- [Passage extrait]:
━━━━━━━━━━━━━━━━

L’endroit est paisible, idéal pour se reposer. Il s’agit du Manoir d’Youville de Châteauguay, ancienne résidence estivale ou de repos pour les sœurs grises, et maintenant un hôtel permettant les rassemblements, les réunions, les retraites, les fins de semaine chorales comme Ganymède fait chaque année.

Le manoir est situé sur une île qui n’en a que techniquement le nom, tellement la terre effleure la rive principale. Ganymède y était ce weekend pour une répétition intensive en vue du concert de juin. Tout s’est bien déroulé sauf pour moi, un peu avant midi, dimanche. Une migraine. Beaucoup de facteurs auront pu l’induire, dont le changement de nourriture. Je mange habituellement davantage de fibres que de gras et de sauces. Il y a aussi les répétitions intenses, la soirée de samedi, bien amusante. Or moi, quand je ris trop fort, le corps s’échappe comme un Vésuve, les tensions se liquéfient. Trop rire peut faire mourir ?

━━━━━━━━━━━━━━━━

- [Entrées enregistrées]:
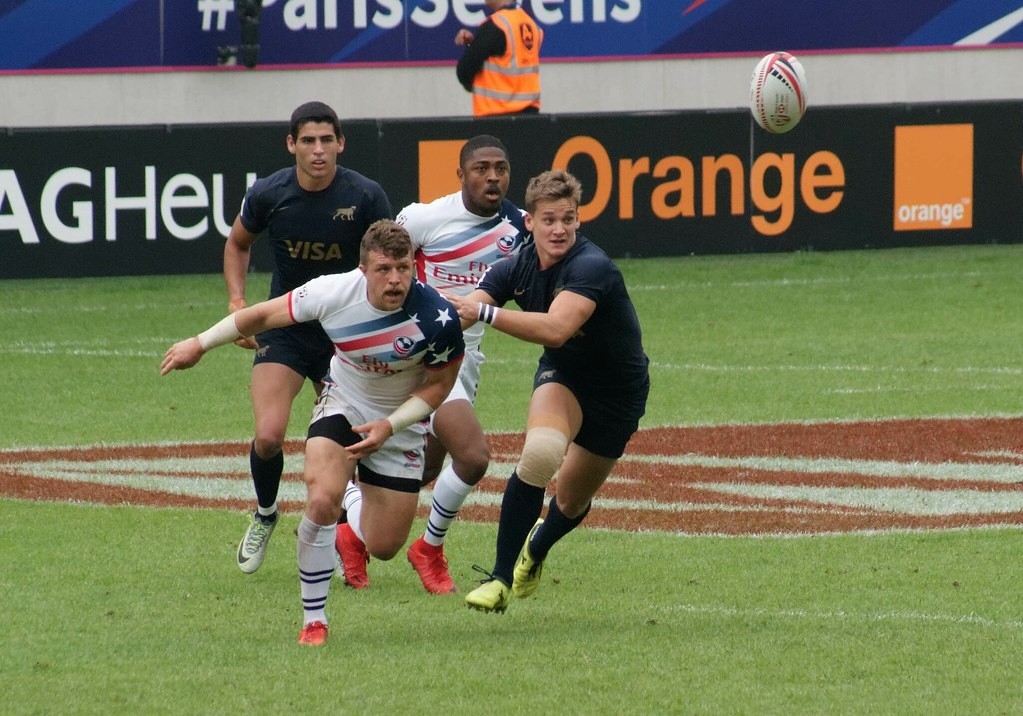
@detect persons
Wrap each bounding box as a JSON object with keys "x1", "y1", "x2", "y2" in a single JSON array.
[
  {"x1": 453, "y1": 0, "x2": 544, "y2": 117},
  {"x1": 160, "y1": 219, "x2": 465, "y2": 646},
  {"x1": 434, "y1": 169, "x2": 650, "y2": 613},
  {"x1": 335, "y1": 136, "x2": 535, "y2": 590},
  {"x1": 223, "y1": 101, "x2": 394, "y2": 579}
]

━━━━━━━━━━━━━━━━

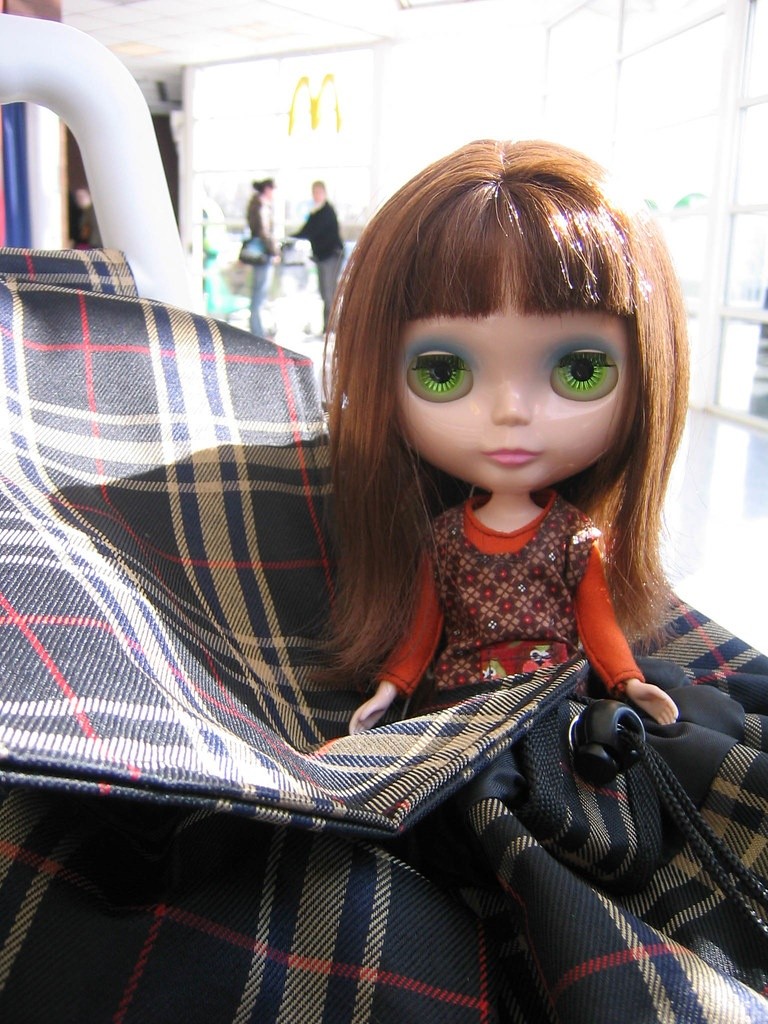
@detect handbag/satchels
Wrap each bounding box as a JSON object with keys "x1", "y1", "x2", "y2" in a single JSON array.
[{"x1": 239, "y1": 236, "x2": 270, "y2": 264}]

━━━━━━━━━━━━━━━━

Poursuivez le récit du week-end choral au Manoir d'Youville à partir de sa dernière phrase. Les entrées forment un ensemble distinct, sans lien avec le récit.

- [Réponse]:
Ma chambre donnait sur une colline ceinte de pommiers rabougris habités d’une fatigue centenaire. Durant le jour, le paysage présente un calme quasi zen ou, pour certains, lugubre. Mais c’est la nuit que le paysage se transforme. Les lueurs de Montréal provoquent ombres et mystères. Et quand on sait qu’un cimetière du XIXe trône au haut de cette colline, on ne peut s’empêcher de penser aux anciennes prières, mais surtout aux fantômes.

Il n’empêche que j’aimerais bien y passer quelques semaines à cet endroit, nonobstant la nourriture fade. Être fortuné, je m’évaderais. Mais je ne le suis pas. Je suis comme nous tous, à manger du pain ordinaire, à vivre ma vie avec des outils de fortune, ce qui n’est pas plus mal.

Mais, encore une fois, il n’empêche. J’ai déjà en tête un roman à venir. J’en ai peut-être le titre : Les blessures quantiques. Je rêve beaucoup, c’est en partie à la mélatonine que je prends. Ma vie se drogue. J’ai soif d’extase. Et comme tous les pauvres, je range mes désirs dans des tiroirs bien raisonnés.